Coup de cœur |
Noir et blanc |
Mustapha Mohammedi |
Liberté : 26 – 05 – 2011 |
Il faut sortir d’Oran pour se rendre compte qu’il existe une autre manière, une bien meilleure manière de vivre. Dans les bourgs où on ne s’arrête pas, dans les villages dont on a presque perdu le nom, dans les hameaux qui ne paient pas de mine et qui sentent la campagne.
On ne risque pas de se perdre dans ces havres de paix, il n y a pas de plaques de signalisation, pas d’adresse et rarement des enseignes.Tout marche au ralenti et au rythme des saisons. Les heures coulent sans faire de vagues comme des ruisseaux au printemps . On ne se bouscule pas au marché, on prend son temps.
Il n’y a pas de feux rouges, il n’y a même pas de dos d’ânes ou si peu… On ne fait pas la chaîne chez le boulanger, il y a du pain pour tous. Il n’y a pas de cybercafé, pour se défouler les jeunes jouent au ballon au milieu d’un champ parmi les badauds. On ne respire pas l’air pollué des grandes villes et la fumée de leurs usines.

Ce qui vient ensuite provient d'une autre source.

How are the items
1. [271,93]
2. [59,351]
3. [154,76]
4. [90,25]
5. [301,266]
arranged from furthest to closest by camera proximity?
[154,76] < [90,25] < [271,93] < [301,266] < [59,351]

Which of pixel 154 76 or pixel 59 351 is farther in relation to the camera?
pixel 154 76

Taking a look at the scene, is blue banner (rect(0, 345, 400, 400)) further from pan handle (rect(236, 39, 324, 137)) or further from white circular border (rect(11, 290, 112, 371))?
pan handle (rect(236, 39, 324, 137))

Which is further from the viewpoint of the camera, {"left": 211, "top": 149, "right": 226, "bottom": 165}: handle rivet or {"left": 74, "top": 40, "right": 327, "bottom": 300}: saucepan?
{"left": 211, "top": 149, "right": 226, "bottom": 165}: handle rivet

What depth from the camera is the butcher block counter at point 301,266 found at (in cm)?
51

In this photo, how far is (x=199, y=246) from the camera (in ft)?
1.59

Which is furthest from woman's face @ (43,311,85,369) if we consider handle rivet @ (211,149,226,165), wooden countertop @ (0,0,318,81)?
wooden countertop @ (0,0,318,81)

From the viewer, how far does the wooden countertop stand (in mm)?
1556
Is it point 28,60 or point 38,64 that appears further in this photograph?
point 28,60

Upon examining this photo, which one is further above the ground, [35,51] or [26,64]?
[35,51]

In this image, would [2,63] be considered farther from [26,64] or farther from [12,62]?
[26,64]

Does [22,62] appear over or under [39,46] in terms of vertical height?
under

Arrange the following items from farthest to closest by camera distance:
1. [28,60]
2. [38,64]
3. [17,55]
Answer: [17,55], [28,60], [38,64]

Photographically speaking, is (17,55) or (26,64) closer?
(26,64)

Chez l’épicier, on fait partie en général des rares clients de la matinée et même s’il chasse les mouches le reste de la journée, il est toujours prêt à rendre service aux automobilistes qui tombent en panne ou aux étrangers qui demandent leur chemin. C’est la mémoire de l’agglomération, le brave homme, un état civil. Il connait les morts, les ancêtres, les nouveaux-nés, les familles qui comptent, les notables, les alliances, les chômeurs, les émigrés, les veuves, les filles en âge de se marier. C’est une grande famille ces villages. Au bureau de poste, tout le monde connaît tout le monde, les employés appellent les clients par leur prénom et les clients répondent aux employés par leur petit nom. Sans chichis, à la bonne franquette. Quand les citadins qui habitent des ensembles sans âme dans des villes sans espoir feront l’effort de s’inquiéter du sort de leur voisin de palier dont ils ignorent souvent jusqu’ au nom de famille, ils pourront être sûrs que la qualité de la vie est en train de s améliorer. Un coup de cœur vaut mieux qu’un coup de peinture.